▸ Given data:

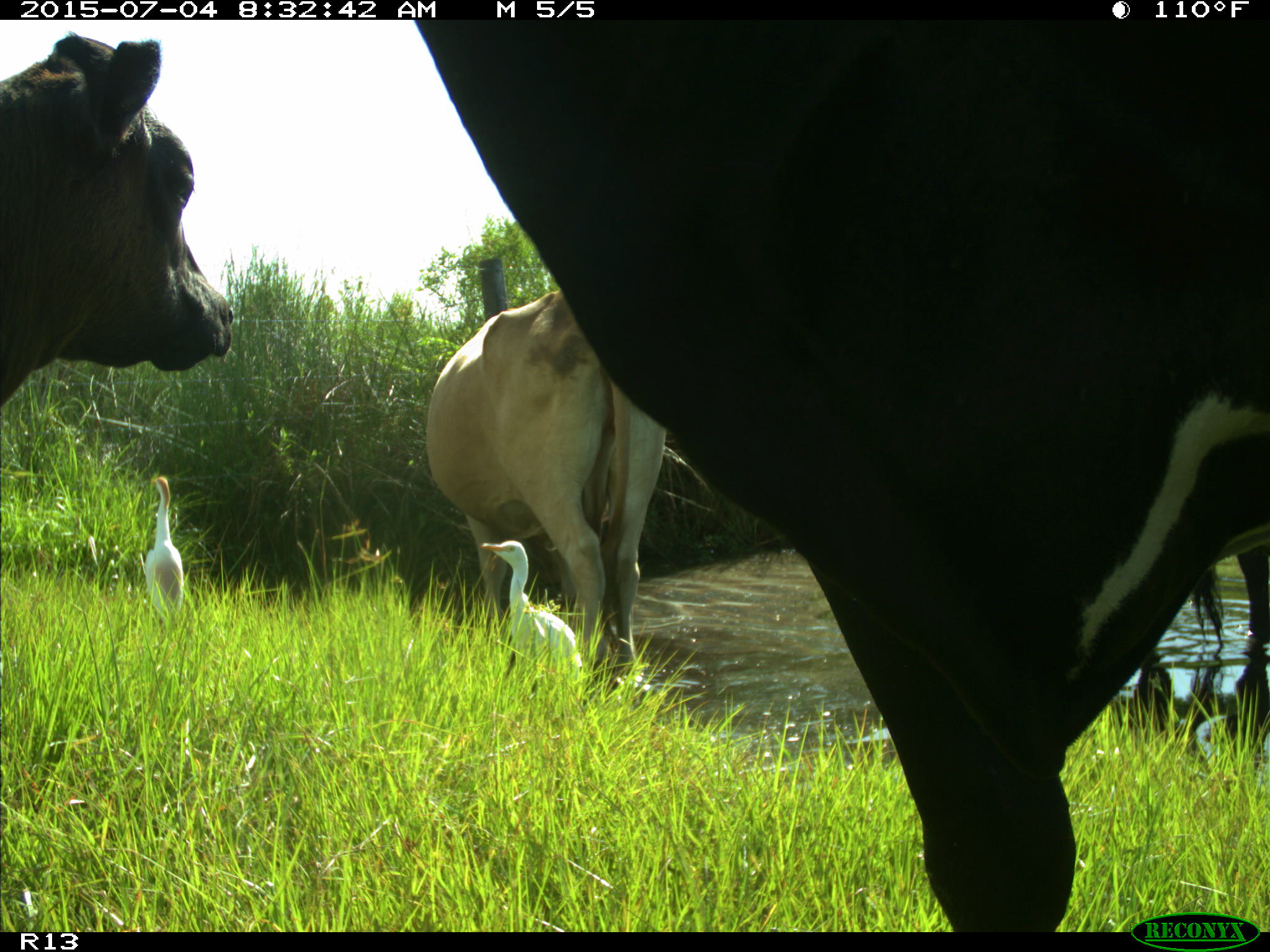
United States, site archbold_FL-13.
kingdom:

...

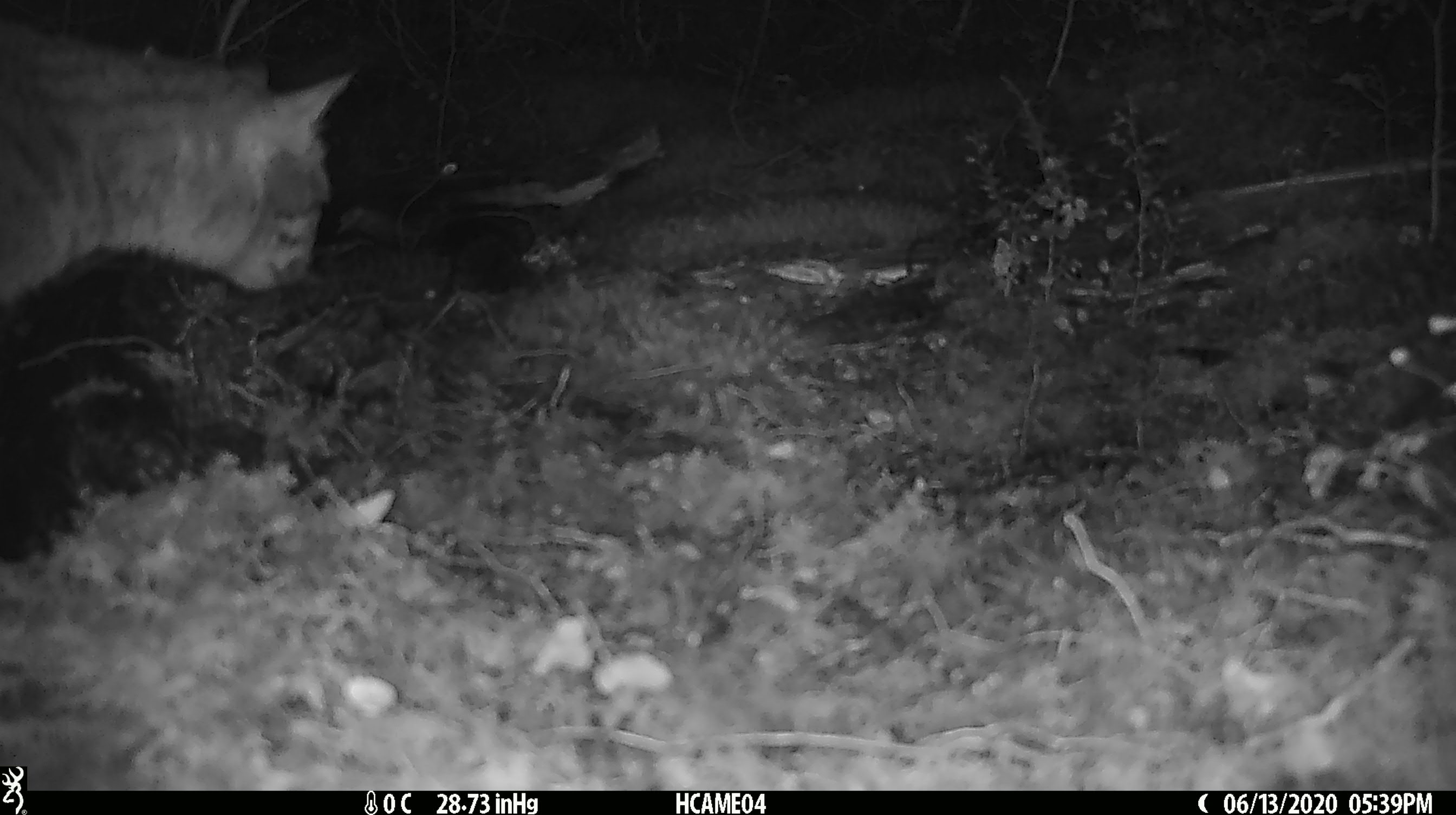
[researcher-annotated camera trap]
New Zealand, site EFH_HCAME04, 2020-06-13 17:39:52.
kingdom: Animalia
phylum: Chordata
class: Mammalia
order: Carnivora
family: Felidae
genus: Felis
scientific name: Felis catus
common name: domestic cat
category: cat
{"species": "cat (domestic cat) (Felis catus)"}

...

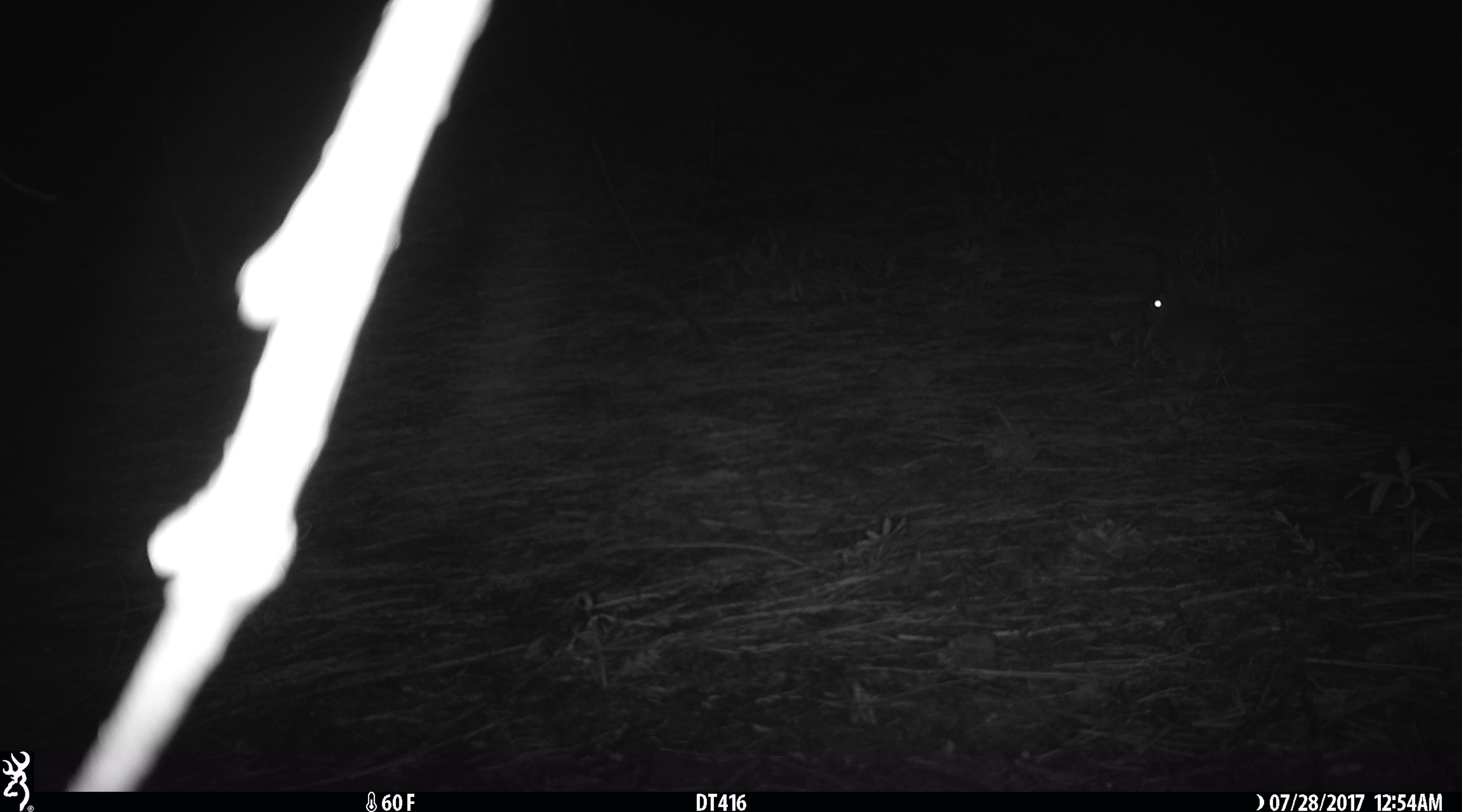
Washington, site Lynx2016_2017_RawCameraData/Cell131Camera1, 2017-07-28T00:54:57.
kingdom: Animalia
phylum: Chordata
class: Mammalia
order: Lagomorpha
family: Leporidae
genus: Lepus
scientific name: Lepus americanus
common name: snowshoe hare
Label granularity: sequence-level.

▸ Task instructions:
Filter the records above and copy every line that contains the word "name".

▸ Response area:
scientific name: Felis catus
common name: domestic cat
scientific name: Lepus americanus
common name: snowshoe hare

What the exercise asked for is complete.